Selama menjalani proses hukum, kira-kira Ramadan 2006, kami hilang kontak dengan dia. Kabar Mbak Satinah sudah mendekam dipenjara baru kami terima setahun kemudian. Setelah kami berupaya ke Jakarta untuk mencarikan pengampunan, barulah bisa komunikasi lagi dengannya. Menurut penuturan Mbak Satinah, selama di penjara dia punya kegiatan menjahit dan dapat upah. Uangnya ditabung. Saya berharap Mbak Satinah tak jadi dihukum pancung agar ia bisa berkumpul kembali dengan putrinya, Nur
Dan setiba di Riyadh, Nur dan suami saya menemui Mbak Satinah di penjara selama tiga jam.
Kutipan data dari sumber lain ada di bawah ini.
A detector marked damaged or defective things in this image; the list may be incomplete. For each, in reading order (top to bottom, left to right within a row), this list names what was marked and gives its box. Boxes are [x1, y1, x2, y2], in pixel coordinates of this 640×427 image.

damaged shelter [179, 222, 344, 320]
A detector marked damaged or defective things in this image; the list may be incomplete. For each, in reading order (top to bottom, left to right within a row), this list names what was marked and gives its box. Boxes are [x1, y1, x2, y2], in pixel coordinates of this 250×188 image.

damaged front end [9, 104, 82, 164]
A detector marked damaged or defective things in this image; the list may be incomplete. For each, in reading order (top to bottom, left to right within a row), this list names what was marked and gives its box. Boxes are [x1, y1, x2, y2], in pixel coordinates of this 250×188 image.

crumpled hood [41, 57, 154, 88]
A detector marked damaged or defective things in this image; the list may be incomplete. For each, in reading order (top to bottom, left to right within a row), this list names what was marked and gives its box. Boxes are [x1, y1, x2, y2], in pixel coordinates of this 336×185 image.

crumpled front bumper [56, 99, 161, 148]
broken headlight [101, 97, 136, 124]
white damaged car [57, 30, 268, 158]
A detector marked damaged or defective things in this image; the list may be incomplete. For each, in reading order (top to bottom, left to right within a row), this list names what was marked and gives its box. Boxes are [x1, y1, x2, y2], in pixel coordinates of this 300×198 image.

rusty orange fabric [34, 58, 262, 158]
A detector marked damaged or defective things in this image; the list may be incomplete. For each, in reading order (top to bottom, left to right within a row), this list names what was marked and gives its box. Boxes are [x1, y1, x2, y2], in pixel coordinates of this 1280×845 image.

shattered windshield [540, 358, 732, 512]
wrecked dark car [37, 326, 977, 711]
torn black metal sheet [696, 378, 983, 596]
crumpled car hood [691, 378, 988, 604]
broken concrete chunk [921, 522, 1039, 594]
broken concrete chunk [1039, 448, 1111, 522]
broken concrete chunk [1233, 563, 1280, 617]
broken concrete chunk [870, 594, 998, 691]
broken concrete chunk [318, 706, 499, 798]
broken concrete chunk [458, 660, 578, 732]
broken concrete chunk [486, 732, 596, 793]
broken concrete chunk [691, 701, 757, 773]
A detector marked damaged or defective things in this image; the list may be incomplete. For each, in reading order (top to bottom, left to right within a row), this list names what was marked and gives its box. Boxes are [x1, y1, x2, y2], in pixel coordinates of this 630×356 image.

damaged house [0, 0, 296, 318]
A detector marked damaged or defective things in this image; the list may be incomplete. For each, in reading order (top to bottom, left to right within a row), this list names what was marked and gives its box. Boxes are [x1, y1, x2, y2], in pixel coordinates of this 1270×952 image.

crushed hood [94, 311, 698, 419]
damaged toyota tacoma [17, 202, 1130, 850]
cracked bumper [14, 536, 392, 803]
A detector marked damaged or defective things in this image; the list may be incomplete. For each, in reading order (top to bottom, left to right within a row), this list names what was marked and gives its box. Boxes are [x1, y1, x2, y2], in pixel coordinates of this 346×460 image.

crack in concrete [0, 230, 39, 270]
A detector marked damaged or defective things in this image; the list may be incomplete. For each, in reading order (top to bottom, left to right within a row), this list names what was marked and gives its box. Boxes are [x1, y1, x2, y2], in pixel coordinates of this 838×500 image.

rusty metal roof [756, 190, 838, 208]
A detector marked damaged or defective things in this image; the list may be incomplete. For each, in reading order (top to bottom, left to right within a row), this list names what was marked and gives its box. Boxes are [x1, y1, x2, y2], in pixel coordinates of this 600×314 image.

Mereka didampingi seorang pejabat Kedubes RI, Neni. "Doakan saja aku sehat. Kalau takdirku meninggal di Tanah Air, semua urusan di sini pasti akan lancar. Tapi aku tidak bersalah," begitu kata Mbak Satinah.
Nur dan suami saya juga diajak umrah oleh Bu Neni. Suami saya juga cerita, Mbak Satinah sudah dimaafkan pihak keluarga bekas majikannya. Uang diyat juga sedang dihitung. Kami sudah dapat sumbangan dari Indonesia dan warga Indonesia yang berada di Arab.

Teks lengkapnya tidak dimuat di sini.